Kimarie Miller and her husband, David, testified in September 2007 at the trial of Scott Dozier, the man convicted of murdering and dismembering their son, 22-year-old Jeremiah Miller, five years earlier at La Concha Motel in Las Vegas.
After their son went missing, his torso was found in a suitcase that had been dumped in a trash bin. His hands, feet and head were never recovered.
“We had found him, and he’d been thrown out like garbage,” the mother said. “We didn’t even have all of him anymore, and that’s one of the hardest things I’ve ever done in my life.”
During her testimony, Kimarie Miller described her son as the older of her two children, a boy and a girl.
He studied at Glendale Community College in Arizona and Arizona State University, where he wanted to pursue a career in elementary education. He was fluent in Spanish, had helped build homes for Habitat for Humanity and hoped to help underprivileged kids.
His family had no knowledge he was involved with drugs, she said.
When they found out he was missing, the family hired private investigators and passed fliers around everywhere from Las Vegas to Kingman, Arizona. They called Dozier at his room at La Concha. A man on the other end said their son wasn’t there, he’d gone off with some girl, and he hadn’t seen him since.
“My son is not alive and not able to hug, to laugh, to get patted on the back, to drink water, to eat mints, to see his family, to make decisions for himself, to change his life course, to do anything,” Kimarie Miller testified. “But I miss him. He’s not — he wasn’t like a fly that you swat because it’s an annoyance, and then you never think about him again. He was a part of our lives.”

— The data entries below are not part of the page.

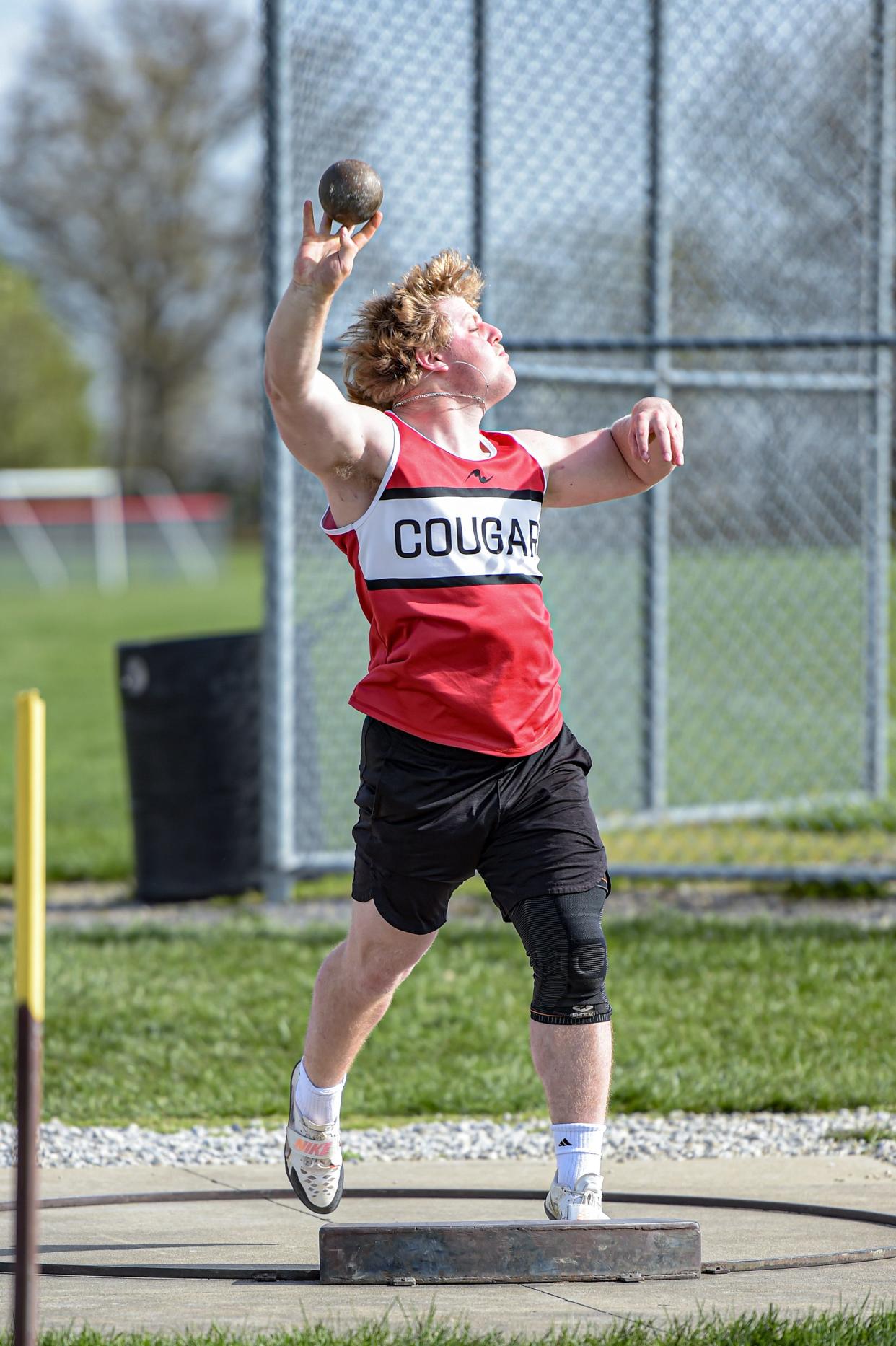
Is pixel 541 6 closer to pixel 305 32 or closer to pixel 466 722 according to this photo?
pixel 305 32

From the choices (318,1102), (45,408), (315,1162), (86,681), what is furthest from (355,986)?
(45,408)

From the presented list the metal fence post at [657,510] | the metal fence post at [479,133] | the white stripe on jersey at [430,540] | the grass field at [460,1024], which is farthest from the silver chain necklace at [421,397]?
the metal fence post at [657,510]

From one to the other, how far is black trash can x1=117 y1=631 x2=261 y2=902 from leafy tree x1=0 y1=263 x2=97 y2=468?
110 feet

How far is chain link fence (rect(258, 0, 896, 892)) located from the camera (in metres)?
6.91

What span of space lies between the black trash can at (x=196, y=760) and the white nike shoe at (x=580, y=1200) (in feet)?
13.4

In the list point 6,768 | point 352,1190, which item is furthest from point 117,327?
point 352,1190

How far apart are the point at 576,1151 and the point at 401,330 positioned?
1.62 meters

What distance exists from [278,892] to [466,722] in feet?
12.7

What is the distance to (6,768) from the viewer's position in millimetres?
11836

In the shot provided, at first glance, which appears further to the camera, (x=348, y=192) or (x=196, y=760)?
(x=196, y=760)

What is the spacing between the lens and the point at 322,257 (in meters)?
2.88

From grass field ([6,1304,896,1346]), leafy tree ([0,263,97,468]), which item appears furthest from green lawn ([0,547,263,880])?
leafy tree ([0,263,97,468])

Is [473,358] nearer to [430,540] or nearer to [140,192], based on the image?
[430,540]

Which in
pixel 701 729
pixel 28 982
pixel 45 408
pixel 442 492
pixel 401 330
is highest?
pixel 401 330
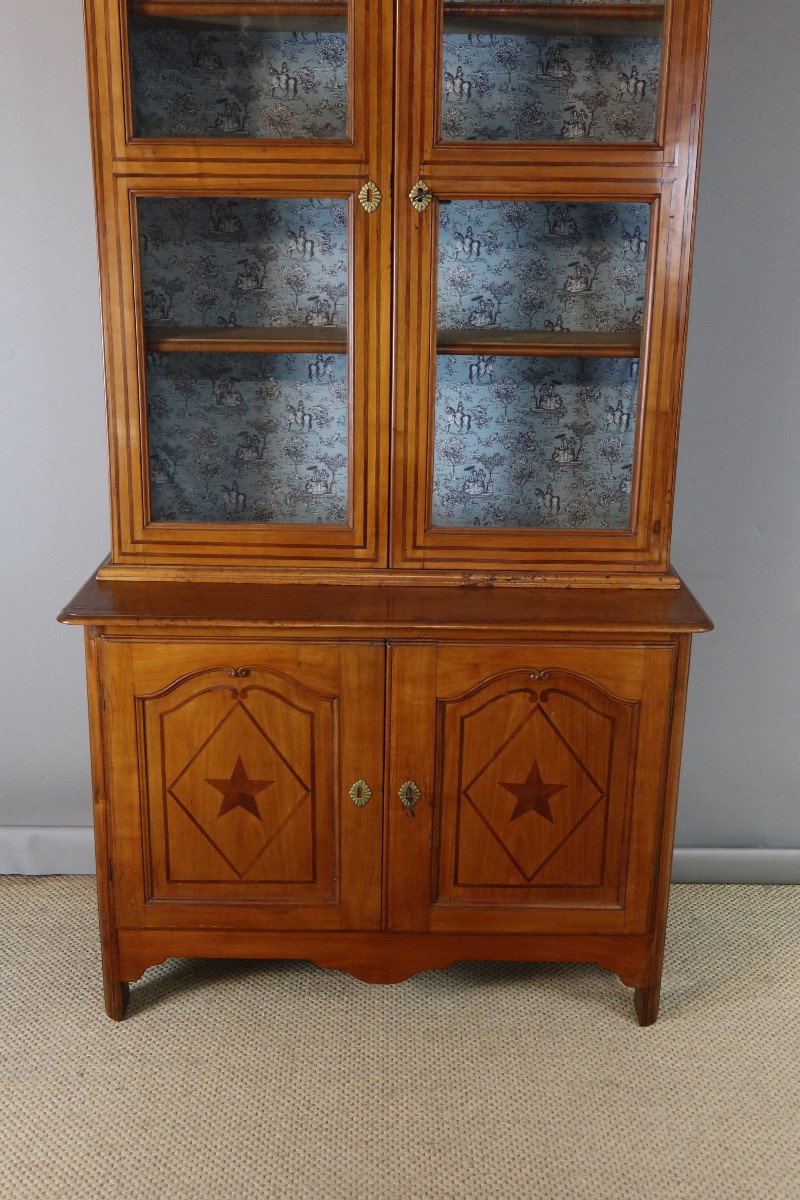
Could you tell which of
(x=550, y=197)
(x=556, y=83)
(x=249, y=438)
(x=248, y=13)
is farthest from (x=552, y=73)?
(x=249, y=438)

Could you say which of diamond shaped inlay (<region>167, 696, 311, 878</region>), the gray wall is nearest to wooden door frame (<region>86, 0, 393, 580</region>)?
diamond shaped inlay (<region>167, 696, 311, 878</region>)

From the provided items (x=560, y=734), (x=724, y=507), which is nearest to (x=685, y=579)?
(x=724, y=507)

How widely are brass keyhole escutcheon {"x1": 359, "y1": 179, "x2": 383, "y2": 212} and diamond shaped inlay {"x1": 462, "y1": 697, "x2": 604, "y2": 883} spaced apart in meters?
0.74

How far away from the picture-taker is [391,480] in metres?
1.68

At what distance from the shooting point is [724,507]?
6.66 ft

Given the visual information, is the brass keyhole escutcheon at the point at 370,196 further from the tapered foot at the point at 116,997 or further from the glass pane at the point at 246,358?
the tapered foot at the point at 116,997

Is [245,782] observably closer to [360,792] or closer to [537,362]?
[360,792]

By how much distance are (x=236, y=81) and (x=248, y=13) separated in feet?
0.30

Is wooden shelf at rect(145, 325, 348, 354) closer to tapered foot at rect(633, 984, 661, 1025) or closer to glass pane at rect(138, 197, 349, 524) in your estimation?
glass pane at rect(138, 197, 349, 524)

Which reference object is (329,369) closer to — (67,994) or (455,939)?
(455,939)

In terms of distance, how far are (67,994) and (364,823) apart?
1.90 feet

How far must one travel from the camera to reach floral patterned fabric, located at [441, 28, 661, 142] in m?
1.56

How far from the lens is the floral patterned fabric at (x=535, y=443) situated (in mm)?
1674

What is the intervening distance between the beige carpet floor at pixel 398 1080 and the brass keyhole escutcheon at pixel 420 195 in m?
1.21
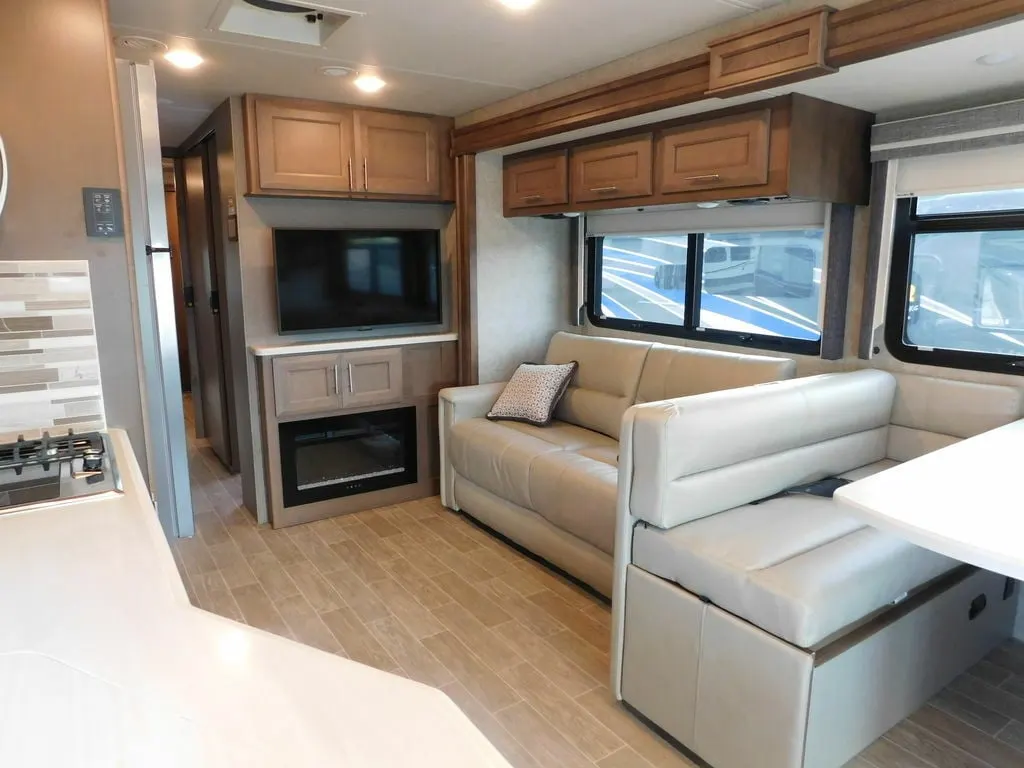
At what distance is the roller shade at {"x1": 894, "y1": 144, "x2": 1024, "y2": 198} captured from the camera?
2.43m

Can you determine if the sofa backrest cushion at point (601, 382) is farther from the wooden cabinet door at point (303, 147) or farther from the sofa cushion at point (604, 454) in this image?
the wooden cabinet door at point (303, 147)

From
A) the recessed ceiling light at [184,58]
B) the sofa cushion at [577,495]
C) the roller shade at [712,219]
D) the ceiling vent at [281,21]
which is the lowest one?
the sofa cushion at [577,495]

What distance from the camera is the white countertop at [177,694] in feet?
2.29

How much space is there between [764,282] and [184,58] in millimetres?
2776

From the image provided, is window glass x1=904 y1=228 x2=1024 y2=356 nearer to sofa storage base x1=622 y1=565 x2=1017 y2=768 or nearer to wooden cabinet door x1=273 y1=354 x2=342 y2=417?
sofa storage base x1=622 y1=565 x2=1017 y2=768

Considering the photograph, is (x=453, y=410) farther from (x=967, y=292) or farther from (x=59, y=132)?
(x=967, y=292)

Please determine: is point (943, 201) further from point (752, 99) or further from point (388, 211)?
point (388, 211)

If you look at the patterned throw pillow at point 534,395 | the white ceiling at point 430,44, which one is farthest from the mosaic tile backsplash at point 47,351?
the patterned throw pillow at point 534,395

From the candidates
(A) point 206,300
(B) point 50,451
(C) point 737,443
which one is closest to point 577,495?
(C) point 737,443

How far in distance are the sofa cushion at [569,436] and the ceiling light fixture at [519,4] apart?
6.11 ft

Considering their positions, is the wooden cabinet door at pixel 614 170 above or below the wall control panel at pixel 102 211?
above

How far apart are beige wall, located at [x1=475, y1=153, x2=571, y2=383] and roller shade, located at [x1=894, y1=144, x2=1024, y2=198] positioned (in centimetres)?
198

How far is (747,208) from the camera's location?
3203 millimetres

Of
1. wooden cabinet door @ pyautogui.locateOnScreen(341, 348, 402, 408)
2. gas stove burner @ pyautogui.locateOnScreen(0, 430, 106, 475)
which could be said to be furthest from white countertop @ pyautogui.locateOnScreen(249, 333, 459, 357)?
gas stove burner @ pyautogui.locateOnScreen(0, 430, 106, 475)
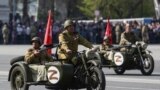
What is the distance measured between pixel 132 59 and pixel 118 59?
465 millimetres

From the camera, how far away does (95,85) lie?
13.5 meters

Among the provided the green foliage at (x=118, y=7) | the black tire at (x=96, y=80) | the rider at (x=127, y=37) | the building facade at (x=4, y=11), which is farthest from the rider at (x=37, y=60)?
the green foliage at (x=118, y=7)

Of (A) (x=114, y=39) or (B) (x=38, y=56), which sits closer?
(B) (x=38, y=56)

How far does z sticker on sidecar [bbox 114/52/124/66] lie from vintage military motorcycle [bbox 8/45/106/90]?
7431 millimetres

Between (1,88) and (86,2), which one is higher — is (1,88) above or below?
below

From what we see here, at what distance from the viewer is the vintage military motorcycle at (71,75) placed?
13.4 meters

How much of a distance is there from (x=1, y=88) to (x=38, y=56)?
2570 mm

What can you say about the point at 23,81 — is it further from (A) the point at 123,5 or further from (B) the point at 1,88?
(A) the point at 123,5

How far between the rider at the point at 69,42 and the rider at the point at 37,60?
324mm

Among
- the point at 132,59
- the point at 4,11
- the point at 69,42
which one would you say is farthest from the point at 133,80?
the point at 4,11

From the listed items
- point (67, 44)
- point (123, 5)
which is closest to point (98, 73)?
point (67, 44)

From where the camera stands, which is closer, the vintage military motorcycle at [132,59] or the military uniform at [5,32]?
the vintage military motorcycle at [132,59]

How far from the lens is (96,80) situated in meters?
13.5

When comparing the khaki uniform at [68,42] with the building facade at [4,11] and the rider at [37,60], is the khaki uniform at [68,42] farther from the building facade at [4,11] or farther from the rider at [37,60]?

Chief Deputy District Attorney Giancarlo Pesci, who prosecuted Dozier, told the Las Vegas Review-Journal that Miller’s parents attended every day of Dozier’s first murder trial in Arizona before he was tried for their son’s killing in Las Vegas.
“They were very much involved from the very beginning,” Pesci said. “They were a very, very tight-knit, close family, and they were extremely interested and concerned with the outcome of the case.”
Through the prosecutor, Miller’s family declined to speak with the Review-Journal. The family is not expected to attend Dozier’s execution, scheduled for Wednesday night in Ely.
Dozier has never offered authorities information about the rest of the victim’s body, which Jeremiah Miller’s family had hoped to recover, according to the prosecutor.
“They were always concerned and hoped to be able to find the remains of their son,” Pesci said. “But unfortunately, notwithstanding efforts by the police, the remainder of his body was never found.”
Jeremiah Miller’s father, David, told jurors that his son was a person who loved the outdoors and enjoyed playing basketball and football. He was the jokester in the family.
“He was very naive in the ways of the world,” the father said.
On the evening when he learned his son had died, David Miller testified, a man who identified himself as Scott was on the other line. It was the same voice from La Concha.
“He told me that I hope you find your son because I have a son, and I don’t know what I would do if anything happened to my son,” David Miller said.
He ended his testimony with a description to jurors about life for the family since the murder.
“Even though you move forward, I ask myself why did my son have to die, why did he have to be dismembered, why did he have to be murdered, and I ask myself every day where is the rest of my boy.”